European Central Bank Guide to the European Central Bank

European Central Bank

The European Central Bank (ECB) is one of the most important financial institutions in the world and its policies affect millions of European citizens, but what does it actually do? This guide will tell you what you need to know.

What is the European Central Bank (ECB)?

The ECB Is the successor of the European Monetary institute. The EMI was used to prepare countries for the introduction of the single currency the Euro. The ECB is located in Frankfurt, Germany and was formed in 1998 after the signing of the treaty of Amsterdam. Currently the ECB’S president is the former head of the bank of Italy Mario Draghi. The ECB administers the monetary policy of the EU member states which means it makes most of the big financial decisions for the 17 member nations.

The main objective for the ECB is to keep inflation low (at 2%) and keep prices stable throughout the Eurozone.  It also deals with foreign exchange deals and ensures that it has ample reserves of foreign currency.  The ECB has the exclusive right to issue more Euro banknotes into circulation and is the only bank within the 17 members that can carry out quantitative easing. The member states can issue coins but they have to go through the ECB first.

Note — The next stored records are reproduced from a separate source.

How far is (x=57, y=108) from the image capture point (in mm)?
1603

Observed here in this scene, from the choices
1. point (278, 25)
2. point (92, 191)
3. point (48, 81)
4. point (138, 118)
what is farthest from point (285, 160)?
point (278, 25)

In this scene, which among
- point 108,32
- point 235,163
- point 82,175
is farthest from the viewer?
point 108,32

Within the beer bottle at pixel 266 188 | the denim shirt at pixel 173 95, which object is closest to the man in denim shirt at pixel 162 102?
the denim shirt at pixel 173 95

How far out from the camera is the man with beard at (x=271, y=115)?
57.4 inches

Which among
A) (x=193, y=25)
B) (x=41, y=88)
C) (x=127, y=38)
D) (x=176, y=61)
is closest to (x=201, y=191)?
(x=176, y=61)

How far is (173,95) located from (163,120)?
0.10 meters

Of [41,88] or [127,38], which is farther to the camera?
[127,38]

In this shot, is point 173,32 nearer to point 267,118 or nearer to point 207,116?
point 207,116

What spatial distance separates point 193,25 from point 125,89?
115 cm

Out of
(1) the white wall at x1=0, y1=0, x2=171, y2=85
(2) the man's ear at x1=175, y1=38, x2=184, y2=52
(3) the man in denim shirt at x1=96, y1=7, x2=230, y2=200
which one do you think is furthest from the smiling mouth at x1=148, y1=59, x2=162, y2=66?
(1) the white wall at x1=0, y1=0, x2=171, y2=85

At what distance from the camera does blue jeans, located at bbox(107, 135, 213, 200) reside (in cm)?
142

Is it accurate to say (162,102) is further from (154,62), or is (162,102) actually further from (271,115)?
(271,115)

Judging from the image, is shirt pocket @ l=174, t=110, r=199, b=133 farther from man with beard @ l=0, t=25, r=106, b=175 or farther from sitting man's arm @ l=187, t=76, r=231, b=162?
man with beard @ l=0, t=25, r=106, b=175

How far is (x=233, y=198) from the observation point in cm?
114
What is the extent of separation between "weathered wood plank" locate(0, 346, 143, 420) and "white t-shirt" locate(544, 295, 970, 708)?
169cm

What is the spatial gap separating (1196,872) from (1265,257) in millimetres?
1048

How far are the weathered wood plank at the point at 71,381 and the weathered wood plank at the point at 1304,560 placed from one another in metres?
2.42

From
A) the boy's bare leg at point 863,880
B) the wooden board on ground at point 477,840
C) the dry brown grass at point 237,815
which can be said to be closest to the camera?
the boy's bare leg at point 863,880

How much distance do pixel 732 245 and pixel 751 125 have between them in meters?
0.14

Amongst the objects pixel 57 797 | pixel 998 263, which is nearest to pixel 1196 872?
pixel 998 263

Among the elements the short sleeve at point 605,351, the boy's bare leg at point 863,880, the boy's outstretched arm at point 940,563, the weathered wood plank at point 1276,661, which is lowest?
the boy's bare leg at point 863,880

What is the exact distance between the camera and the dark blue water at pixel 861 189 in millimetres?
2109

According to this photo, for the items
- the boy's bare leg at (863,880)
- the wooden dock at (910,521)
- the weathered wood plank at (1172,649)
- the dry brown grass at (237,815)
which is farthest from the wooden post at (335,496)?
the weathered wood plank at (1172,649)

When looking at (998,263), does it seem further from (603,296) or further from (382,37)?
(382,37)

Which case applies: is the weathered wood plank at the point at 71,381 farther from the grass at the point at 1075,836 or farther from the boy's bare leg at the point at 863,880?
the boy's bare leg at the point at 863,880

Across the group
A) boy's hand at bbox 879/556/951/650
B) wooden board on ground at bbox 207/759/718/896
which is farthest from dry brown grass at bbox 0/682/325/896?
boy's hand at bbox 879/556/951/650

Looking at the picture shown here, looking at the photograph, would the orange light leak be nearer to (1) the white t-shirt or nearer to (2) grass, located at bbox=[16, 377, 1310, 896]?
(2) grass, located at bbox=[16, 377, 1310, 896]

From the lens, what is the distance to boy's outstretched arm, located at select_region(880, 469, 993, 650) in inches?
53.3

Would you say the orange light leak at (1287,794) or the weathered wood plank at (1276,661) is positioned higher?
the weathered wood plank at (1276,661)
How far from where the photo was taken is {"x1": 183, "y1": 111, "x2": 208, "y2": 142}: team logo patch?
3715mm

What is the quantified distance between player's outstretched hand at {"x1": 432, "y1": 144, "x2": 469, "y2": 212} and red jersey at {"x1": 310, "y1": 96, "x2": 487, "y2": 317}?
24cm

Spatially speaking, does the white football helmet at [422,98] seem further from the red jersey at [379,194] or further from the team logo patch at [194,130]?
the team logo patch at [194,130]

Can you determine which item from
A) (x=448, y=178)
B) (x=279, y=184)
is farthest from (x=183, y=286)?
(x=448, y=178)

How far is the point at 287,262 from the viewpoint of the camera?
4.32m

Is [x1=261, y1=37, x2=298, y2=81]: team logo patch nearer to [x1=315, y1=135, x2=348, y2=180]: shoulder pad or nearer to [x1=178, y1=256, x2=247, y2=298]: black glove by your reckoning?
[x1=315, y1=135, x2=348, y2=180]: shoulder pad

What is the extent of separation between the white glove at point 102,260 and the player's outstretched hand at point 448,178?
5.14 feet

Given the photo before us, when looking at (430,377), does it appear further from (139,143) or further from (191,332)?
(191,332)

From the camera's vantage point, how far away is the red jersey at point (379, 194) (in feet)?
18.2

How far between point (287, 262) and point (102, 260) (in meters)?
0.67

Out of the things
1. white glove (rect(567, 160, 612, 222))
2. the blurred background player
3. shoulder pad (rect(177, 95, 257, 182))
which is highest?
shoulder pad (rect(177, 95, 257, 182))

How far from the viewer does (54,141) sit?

The board of the ECB is called the Governing council and is comprised of the executives of the ECB and the governors of the member nation’s national banks. The council is responsible for the key policy decisions and carries out the day to day running of the bank.

Roles of the European Central Bank

The ECB’s main task is to implement and define the monetary policy of the Eurozone, to promote smooth operations of the financial markets and to conduct foreign exchange transactions. The ECB is playing a pivotal role in the Eurozone crisis. It has pumped millions of Euros into the failing economies of Greece, Ireland and Portugal.

The ECB has begun to purchase member nations debt and increased the amount it needs in capital. Controversially the ECB has asked central banks from other EU countries to provide extra funds to assist in bailing out the weaker countries. It is believed that the ECB will need up to €2 trillion to pay off its members debts.